*EXERCISE:*
Rewrite the records below with every "camera" changed to "viewer" and everything else left the same.

#### RAW RECORDS

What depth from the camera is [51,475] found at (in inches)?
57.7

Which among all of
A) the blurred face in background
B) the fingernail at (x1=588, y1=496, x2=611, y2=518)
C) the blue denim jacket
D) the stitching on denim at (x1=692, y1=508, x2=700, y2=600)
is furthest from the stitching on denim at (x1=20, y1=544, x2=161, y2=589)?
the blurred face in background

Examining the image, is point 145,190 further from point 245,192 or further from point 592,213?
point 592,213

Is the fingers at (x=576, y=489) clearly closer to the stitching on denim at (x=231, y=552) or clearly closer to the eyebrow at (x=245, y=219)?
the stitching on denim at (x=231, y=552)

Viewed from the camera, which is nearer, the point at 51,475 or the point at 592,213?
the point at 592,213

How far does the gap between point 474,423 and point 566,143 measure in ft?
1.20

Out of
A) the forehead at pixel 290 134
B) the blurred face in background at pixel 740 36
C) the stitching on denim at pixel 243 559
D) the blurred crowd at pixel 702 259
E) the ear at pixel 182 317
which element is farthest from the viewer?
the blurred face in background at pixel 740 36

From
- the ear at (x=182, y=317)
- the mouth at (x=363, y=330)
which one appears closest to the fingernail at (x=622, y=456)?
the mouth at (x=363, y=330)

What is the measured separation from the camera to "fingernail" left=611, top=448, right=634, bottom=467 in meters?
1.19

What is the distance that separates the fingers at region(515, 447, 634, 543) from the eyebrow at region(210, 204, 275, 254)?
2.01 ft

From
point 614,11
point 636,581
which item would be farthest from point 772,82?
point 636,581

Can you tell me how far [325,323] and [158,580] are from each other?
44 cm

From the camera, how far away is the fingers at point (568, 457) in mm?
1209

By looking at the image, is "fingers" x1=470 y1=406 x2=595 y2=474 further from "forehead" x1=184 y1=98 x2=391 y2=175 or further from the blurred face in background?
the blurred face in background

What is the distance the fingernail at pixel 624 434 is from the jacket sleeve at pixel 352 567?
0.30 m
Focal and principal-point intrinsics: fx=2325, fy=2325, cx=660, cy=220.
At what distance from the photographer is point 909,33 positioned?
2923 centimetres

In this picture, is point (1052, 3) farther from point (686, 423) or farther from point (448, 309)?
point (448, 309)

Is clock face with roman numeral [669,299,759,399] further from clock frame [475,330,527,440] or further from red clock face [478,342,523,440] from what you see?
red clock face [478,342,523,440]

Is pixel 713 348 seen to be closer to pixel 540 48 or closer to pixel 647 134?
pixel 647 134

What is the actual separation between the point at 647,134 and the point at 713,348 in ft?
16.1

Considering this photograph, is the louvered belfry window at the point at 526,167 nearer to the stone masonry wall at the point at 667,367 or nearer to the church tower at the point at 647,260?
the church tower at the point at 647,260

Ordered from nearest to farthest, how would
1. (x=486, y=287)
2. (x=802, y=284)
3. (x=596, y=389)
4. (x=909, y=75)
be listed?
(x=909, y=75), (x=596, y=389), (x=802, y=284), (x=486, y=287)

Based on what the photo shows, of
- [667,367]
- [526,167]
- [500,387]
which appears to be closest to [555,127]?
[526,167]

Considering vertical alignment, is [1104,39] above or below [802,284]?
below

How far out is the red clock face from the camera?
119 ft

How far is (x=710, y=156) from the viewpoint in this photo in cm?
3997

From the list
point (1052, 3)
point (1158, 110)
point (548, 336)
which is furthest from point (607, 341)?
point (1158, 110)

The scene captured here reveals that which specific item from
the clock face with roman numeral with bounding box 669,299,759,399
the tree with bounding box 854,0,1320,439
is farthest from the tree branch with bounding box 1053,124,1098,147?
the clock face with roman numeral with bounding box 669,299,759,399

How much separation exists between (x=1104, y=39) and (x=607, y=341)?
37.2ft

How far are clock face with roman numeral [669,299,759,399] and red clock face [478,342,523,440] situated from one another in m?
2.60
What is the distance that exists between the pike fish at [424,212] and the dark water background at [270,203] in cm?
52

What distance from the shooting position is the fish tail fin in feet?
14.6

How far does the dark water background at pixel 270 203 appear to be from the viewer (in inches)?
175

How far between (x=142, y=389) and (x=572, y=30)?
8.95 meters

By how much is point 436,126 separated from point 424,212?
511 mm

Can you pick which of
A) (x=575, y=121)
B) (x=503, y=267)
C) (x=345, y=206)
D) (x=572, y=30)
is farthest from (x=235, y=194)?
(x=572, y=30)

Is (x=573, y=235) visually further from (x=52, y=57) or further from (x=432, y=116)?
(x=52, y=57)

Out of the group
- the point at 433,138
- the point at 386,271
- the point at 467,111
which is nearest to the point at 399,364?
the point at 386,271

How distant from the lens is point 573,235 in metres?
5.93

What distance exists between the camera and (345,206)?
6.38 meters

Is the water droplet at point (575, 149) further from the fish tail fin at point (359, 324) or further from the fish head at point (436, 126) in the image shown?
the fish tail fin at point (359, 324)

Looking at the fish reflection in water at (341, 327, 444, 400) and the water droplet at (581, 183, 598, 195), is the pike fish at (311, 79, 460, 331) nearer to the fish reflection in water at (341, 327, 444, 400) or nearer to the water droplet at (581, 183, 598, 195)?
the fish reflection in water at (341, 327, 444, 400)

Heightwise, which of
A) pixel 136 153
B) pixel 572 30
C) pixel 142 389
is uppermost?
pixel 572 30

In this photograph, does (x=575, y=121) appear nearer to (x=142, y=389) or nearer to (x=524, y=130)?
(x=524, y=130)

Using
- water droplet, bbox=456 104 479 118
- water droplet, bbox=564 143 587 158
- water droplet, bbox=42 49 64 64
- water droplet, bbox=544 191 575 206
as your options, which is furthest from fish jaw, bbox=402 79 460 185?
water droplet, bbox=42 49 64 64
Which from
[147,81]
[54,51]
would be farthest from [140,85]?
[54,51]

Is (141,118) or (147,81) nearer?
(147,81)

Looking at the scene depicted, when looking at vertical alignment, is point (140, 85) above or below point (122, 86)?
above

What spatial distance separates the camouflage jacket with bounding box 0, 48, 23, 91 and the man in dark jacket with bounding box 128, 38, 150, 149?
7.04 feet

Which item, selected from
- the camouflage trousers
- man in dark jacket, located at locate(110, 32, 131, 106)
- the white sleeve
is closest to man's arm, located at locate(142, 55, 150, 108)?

########

*RESPONSE TO THIS EXERCISE:*
What depth from the viewer is [51,475] found at (in inches)?
57.7

Which among all of
A) the blurred face in background
B) the fingernail at (x1=588, y1=496, x2=611, y2=518)
C) the blue denim jacket
D) the stitching on denim at (x1=692, y1=508, x2=700, y2=600)
is furthest from the stitching on denim at (x1=20, y1=544, x2=161, y2=589)?
the blurred face in background

Examining the image, is point 145,190 further from point 245,192 or further from point 592,213?
point 592,213

Is the fingers at (x=576, y=489) clearly closer to the stitching on denim at (x=231, y=552) or clearly closer to the eyebrow at (x=245, y=219)?
the stitching on denim at (x=231, y=552)

Viewed from the viewer, which is nearer, the point at 51,475 or the point at 592,213?
the point at 592,213

How far does the gap between point 474,423 and point 566,143 measure in ft?
1.20

Out of
A) the forehead at pixel 290 134
B) the blurred face in background at pixel 740 36
C) the stitching on denim at pixel 243 559
D) the blurred crowd at pixel 702 259
E) the ear at pixel 182 317
which element is farthest from the viewer?
the blurred face in background at pixel 740 36

From
- the ear at (x=182, y=317)
- the mouth at (x=363, y=330)
which one appears closest to the fingernail at (x=622, y=456)?
the mouth at (x=363, y=330)

What is the measured separation from the viewer to "fingernail" left=611, top=448, right=634, bottom=467 in meters?
1.19

What is the distance that separates the fingers at region(515, 447, 634, 543) from the eyebrow at region(210, 204, 275, 254)?
2.01 ft

From
point 614,11
point 636,581
which item would be farthest from point 772,82?
point 636,581

Can you tell me how far [325,323] and [158,580] are from each other?
44 cm

From the viewer, how far away is the fingers at point (568, 457) in mm?
1209

By looking at the image, is "fingers" x1=470 y1=406 x2=595 y2=474 further from "forehead" x1=184 y1=98 x2=391 y2=175 or further from the blurred face in background?
the blurred face in background

What is the distance the fingernail at pixel 624 434 is from the jacket sleeve at pixel 352 567?
0.30 m
Focal and principal-point intrinsics: fx=2325, fy=2325, cx=660, cy=220.
At what distance from the photographer is point 909,33 positioned?
2923 centimetres

In this picture, is point (1052, 3) farther from point (686, 423) or farther from point (448, 309)?
point (448, 309)

Is clock face with roman numeral [669,299,759,399] further from clock frame [475,330,527,440] or further from red clock face [478,342,523,440] from what you see?
red clock face [478,342,523,440]

Is pixel 713 348 seen to be closer to pixel 540 48 or closer to pixel 647 134?
pixel 647 134

What is the actual separation between the point at 647,134 and the point at 713,348 in ft?
16.1

Considering this photograph, is the louvered belfry window at the point at 526,167 nearer to the stone masonry wall at the point at 667,367 or nearer to the church tower at the point at 647,260?
the church tower at the point at 647,260

Ordered from nearest to farthest, how would
1. (x=486, y=287)
2. (x=802, y=284)
3. (x=596, y=389)
4. (x=909, y=75)
be listed?
(x=909, y=75), (x=596, y=389), (x=802, y=284), (x=486, y=287)

Based on what the photo shows, of
- [667,367]
- [526,167]
- [500,387]
which appears to be closest to [555,127]?
[526,167]

Considering vertical alignment, is [1104,39] above or below [802,284]?
below

How far out is the red clock face from the viewer?
119 ft

How far is (x=710, y=156) from the viewpoint in this photo in cm?
3997

From the list
point (1052, 3)
point (1158, 110)
point (548, 336)
which is furthest from point (607, 341)?
point (1158, 110)

The scene captured here reveals that which specific item from
the clock face with roman numeral with bounding box 669,299,759,399
the tree with bounding box 854,0,1320,439
is farthest from the tree branch with bounding box 1053,124,1098,147?
the clock face with roman numeral with bounding box 669,299,759,399

How much separation exists between (x=1104, y=39) and (x=607, y=341)?
37.2ft

How far are clock face with roman numeral [669,299,759,399] and red clock face [478,342,523,440] situated from one another in m?
2.60
What is the distance that exists between the pike fish at [424,212] and the dark water background at [270,203] in cm?
52

What distance from the shooting position is the fish tail fin in feet?
14.6

How far does the dark water background at pixel 270 203 appear to be from the viewer (in inches)?
175

How far between (x=142, y=389) and (x=572, y=30)?
8.95 meters

By how much is point 436,126 separated from point 424,212?
511 mm

Can you pick which of
A) (x=575, y=121)
B) (x=503, y=267)
C) (x=345, y=206)
D) (x=572, y=30)
is farthest from (x=235, y=194)?
(x=572, y=30)

Is (x=573, y=235) visually further from (x=52, y=57) or further from (x=432, y=116)?
(x=52, y=57)

Out of the group
- the point at 433,138
- the point at 386,271
- the point at 467,111
which is nearest to the point at 399,364?
the point at 386,271

How distant from the lens is point 573,235 in metres?
5.93

What distance exists between the viewer and (345,206)?
6.38 meters

Is the water droplet at point (575, 149) further from the fish tail fin at point (359, 324) or further from the fish head at point (436, 126) in the image shown?
the fish tail fin at point (359, 324)

Looking at the fish reflection in water at (341, 327, 444, 400) and the water droplet at (581, 183, 598, 195), is the pike fish at (311, 79, 460, 331) nearer to the fish reflection in water at (341, 327, 444, 400) or nearer to the water droplet at (581, 183, 598, 195)?
the fish reflection in water at (341, 327, 444, 400)

Heightwise, which of
A) pixel 136 153
B) pixel 572 30
C) pixel 142 389
is uppermost?
pixel 572 30

In this photograph, does (x=575, y=121) appear nearer to (x=142, y=389) or nearer to (x=524, y=130)?
(x=524, y=130)

Using
- water droplet, bbox=456 104 479 118
- water droplet, bbox=564 143 587 158
- water droplet, bbox=42 49 64 64
- water droplet, bbox=544 191 575 206
as your options, which is furthest from fish jaw, bbox=402 79 460 185?
water droplet, bbox=42 49 64 64
Which from
[147,81]
[54,51]
would be farthest from [140,85]?
[54,51]

Is (141,118) or (147,81) nearer?
(147,81)

Looking at the scene depicted, when looking at vertical alignment, is point (140, 85) above or below point (122, 86)?
above

What spatial distance separates the camouflage jacket with bounding box 0, 48, 23, 91 and the man in dark jacket with bounding box 128, 38, 150, 149?
7.04 feet

Which item, selected from
- the camouflage trousers
- man in dark jacket, located at locate(110, 32, 131, 106)
- the white sleeve
is closest to man's arm, located at locate(142, 55, 150, 108)?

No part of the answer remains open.